■ GOAL ■
The required result is the exact run of lines beginning at the one containing "What distance is" and ending at the last line of the entries.

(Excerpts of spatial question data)
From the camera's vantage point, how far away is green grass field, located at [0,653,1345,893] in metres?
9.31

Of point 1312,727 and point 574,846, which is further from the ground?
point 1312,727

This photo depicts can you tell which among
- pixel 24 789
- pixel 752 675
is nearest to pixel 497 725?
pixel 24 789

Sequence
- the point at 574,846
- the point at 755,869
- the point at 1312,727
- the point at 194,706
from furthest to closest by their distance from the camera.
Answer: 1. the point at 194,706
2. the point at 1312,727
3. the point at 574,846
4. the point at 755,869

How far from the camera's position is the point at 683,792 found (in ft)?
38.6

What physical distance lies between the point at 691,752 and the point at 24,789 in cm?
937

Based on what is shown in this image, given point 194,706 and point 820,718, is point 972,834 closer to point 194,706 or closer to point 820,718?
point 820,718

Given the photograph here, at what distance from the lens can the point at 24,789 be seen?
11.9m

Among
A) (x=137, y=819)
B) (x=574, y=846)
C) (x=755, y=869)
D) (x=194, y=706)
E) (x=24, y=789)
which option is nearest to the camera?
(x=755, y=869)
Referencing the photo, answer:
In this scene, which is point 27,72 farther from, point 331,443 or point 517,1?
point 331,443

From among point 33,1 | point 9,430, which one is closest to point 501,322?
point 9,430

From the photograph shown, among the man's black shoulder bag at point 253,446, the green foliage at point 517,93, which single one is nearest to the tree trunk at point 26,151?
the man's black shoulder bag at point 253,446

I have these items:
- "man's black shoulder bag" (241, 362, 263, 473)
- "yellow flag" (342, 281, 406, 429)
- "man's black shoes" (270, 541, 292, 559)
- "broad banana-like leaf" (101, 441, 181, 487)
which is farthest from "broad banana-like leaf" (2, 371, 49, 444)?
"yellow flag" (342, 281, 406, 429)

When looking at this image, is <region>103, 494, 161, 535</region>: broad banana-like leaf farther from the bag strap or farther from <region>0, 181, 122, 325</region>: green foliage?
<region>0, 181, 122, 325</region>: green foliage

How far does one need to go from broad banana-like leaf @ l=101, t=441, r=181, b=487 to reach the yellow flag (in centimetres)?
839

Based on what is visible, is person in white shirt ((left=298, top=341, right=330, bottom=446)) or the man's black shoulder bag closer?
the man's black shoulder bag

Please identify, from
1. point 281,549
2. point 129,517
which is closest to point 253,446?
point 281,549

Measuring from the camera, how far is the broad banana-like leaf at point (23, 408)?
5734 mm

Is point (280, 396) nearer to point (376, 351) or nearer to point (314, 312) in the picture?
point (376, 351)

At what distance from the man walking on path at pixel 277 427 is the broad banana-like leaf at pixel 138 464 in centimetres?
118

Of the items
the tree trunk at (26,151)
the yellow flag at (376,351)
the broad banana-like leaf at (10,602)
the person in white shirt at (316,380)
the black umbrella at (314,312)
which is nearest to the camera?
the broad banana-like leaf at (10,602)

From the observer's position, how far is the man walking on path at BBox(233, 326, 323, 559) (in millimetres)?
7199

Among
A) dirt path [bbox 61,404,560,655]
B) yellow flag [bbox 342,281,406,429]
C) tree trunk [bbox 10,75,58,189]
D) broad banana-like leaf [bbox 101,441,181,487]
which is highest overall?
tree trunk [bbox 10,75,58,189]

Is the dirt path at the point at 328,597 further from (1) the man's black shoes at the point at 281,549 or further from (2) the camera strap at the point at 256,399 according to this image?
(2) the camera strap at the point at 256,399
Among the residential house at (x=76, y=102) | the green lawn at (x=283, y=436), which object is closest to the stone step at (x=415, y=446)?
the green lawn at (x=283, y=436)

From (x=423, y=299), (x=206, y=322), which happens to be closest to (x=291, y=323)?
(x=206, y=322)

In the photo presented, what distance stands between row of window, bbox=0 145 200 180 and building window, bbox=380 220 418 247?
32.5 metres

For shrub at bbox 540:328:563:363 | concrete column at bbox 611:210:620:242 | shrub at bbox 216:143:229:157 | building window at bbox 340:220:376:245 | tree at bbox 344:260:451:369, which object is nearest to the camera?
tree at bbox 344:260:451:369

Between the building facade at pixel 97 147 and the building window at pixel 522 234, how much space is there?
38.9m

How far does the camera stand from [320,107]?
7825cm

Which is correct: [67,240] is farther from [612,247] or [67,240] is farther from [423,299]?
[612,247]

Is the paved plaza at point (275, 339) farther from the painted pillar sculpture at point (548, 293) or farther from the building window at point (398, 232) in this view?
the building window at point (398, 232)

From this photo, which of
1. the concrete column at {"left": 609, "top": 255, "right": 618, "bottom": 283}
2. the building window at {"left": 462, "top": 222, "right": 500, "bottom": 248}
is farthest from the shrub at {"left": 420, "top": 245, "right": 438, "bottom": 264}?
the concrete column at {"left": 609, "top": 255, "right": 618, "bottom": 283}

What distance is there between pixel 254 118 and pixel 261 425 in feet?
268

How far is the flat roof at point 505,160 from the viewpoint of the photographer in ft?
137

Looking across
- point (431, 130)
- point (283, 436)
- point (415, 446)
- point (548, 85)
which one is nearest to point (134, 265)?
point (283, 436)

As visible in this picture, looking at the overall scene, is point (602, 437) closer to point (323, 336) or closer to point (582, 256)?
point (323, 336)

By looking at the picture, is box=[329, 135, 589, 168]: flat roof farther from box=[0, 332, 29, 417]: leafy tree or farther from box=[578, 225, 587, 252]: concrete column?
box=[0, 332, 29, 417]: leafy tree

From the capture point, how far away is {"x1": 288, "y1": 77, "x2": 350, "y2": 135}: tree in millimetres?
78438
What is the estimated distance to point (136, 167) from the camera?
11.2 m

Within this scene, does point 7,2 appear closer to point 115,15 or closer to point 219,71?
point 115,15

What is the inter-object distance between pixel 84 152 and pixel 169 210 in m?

■ OUTPUT OF THE TASK ■
What distance is there between pixel 254 118 and pixel 261 425 in feet?
268

How far is the flat roof at point 505,160 from the viewpoint of the photographer in ft?
137

Looking across
- point (431, 130)
- point (283, 436)
- point (415, 446)
- point (548, 85)
which one is nearest to point (134, 265)?
point (283, 436)

As visible in this picture, looking at the overall scene, is point (602, 437) closer to point (323, 336) or closer to point (582, 256)?
point (323, 336)

By looking at the picture, is box=[329, 135, 589, 168]: flat roof farther from box=[0, 332, 29, 417]: leafy tree or farther from box=[578, 225, 587, 252]: concrete column?
box=[0, 332, 29, 417]: leafy tree

From the capture point, how far away is {"x1": 288, "y1": 77, "x2": 350, "y2": 135}: tree in millimetres?
78438
What is the estimated distance to point (136, 167) from the camera?
11.2 m

Within this scene, does point 7,2 appear closer to point 115,15 or closer to point 219,71?
point 115,15

What is the inter-object distance between pixel 84 152 and pixel 169 210 in m?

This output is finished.